RIO ? Um conflito de competência entre a Justiça Federal e a Justiça estadual do Rio de Janeiro deixou os credores da antiga Delta Construções, hoje Allianza Infraestruturas do Brasil, sem pagamento. Eles foram os mais prejudicados por uma sequência de decisões divergentes entre a juíza Maria da Penha Nobre Mauro, da 5ª Vara Empresarial do Rio, e o juiz Marcelo Bretas, da 7ª Vara Federal Criminal. Enquanto Maria da Penha autorizou, no curso do processo de recuperação judicial da Delta, o desmembramento da parte saudável da empresa, vendida a um grupo espanhol, Bretas posteriormente mandou sequestrar os bens da nova empresa, a Allianza, alegando que foram constituídos no passado por meio ilícito. Com o sequestro, a juíza empresarial suspendeu em fevereiro o pagamento a todos os credores.
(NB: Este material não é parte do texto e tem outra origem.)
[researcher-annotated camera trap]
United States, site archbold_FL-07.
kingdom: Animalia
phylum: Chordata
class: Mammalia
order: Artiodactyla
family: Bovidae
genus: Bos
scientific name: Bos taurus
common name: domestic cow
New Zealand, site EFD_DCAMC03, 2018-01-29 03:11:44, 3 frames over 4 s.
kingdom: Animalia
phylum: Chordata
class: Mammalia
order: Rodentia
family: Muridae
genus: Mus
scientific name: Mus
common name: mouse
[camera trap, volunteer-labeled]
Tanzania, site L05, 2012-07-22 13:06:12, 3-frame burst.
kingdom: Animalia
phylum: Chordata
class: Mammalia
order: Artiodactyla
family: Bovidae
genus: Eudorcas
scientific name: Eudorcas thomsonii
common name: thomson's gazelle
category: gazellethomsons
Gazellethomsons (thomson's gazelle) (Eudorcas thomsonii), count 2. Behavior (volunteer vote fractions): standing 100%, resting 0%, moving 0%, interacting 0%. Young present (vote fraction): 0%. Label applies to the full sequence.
Executivos da Delta, entre os quais o ex-presidente da empresa Fernando Cavendish, são acusados de participar de um esquema que teria lavado R$ 370 milhões destinados ao pagamento de propinas para gestores públicos e financiamento de campanhas eleitorais. Para isso, a Delta simulou contratos com 18 empresas ligadas ao contraventor Carlinhos Cachoeira e ao empresário Adir Assad. Em junho do ano passado, o juiz Bretas determinou a prisão de Cavendish, Cachoeira e Assad. Na mesma decisão, determinou o bloqueio dos bens móveis e imóveis, incluindo o maquinário da empresa, por haver ?indícios suficientes da proveniência ilícita dos valores?.
Algumas das empresas ficavam em endereços onde funcionam consultório de dentista, loja de gesso e até um matagal na beira de uma estrada. Outros endereços não existiam.
A Delta, que já chegou a figurar entre as seis maiores empreiteiras do país, entrou em declínio depois que surgiram as primeiras notícias da ligação da empresa com Carlinhos Cachoeira, fato que provocou a criação de uma CPI na Câmara dos Deputados. O escândalo tornou a empreiteira de Cavendish inidônea nos governos estaduais onde atuava, entre os quais o do Rio de Janeiro na gestão de Sérgio Cabral. Na ocasião, o esquema acabou derrubando o senador Demóstenes Torres (DEM-GO), que tinha envolvimento com Cachoeira e foi cassado. A Delta não aguentou o baque e, em junho de 2012, entrou em recuperação judicial. Dois anos depois, diante da dificuldade de pagar os credores, teve autorizada a alienação de parte da empresa, transformada em unidade produtiva isolada.
Esta parte foi adquirida pelo grupo espanhol Essentium, que rebatizou a unidade de Allianza e herdou da Delta os equipamentos, projetos e contratos vigentes. Ao mesmo tempo, assumiu junto à 5ª Vara Empresarial o compromisso de honrar o pagamento a credores previsto no plano de recuperação judicial. Os novos donos, porém, foram surpreendidos pelo bloqueio dos bens determinado por Bretas e tiveram praticamente de paralisar a nova empresa.
RECURSOS NEGADOS
Na tentativa de mudar a decisão, tentaram recurso junto ao próprio Bretas. Mas o juiz negou ao alegar que a responsabilidade patrimonial pela prática de ilícitos penais permanece junto aos sucessores quando ?os bens, direitos e valores adquiridos não tiverem origem em regular atividade empresarial, mas sim em atividade ilícita praticada pela pessoa jurídica ou seus administradores?.
Em novo recurso no Tribunal Regional Federal (TRF), os novos gestores sustentam que compraram a empresa de boa fé, com o aval da juíza empresarial e a aprovação do negócio em assembleia de credores. ?Se tratou de um processo público de aquisição e transmissão de bens, transparente, conduzido e controlado pelo Pode Judiciário e pela auditoria Deloitte Touche Tohmatsu, tudo, repita-se, aprovado pelos inúmeros credores?.
A empresa alegou ainda que, além dos bens, o juiz bloqueou valores que a Allianza tinha a receber. ?Seus veículos vêm sendo sistematicamente impedidos de transitar nas vias públicas. Seus créditos vêm sendo bloqueados?, sustentam os advogados da empresa. Eles conseguiram, em fevereiro, que a juíza Maria da Penha, da 5ª Vara Empresarial, sustasse o pagamento dos credores diante da incapacidade de manter as operações.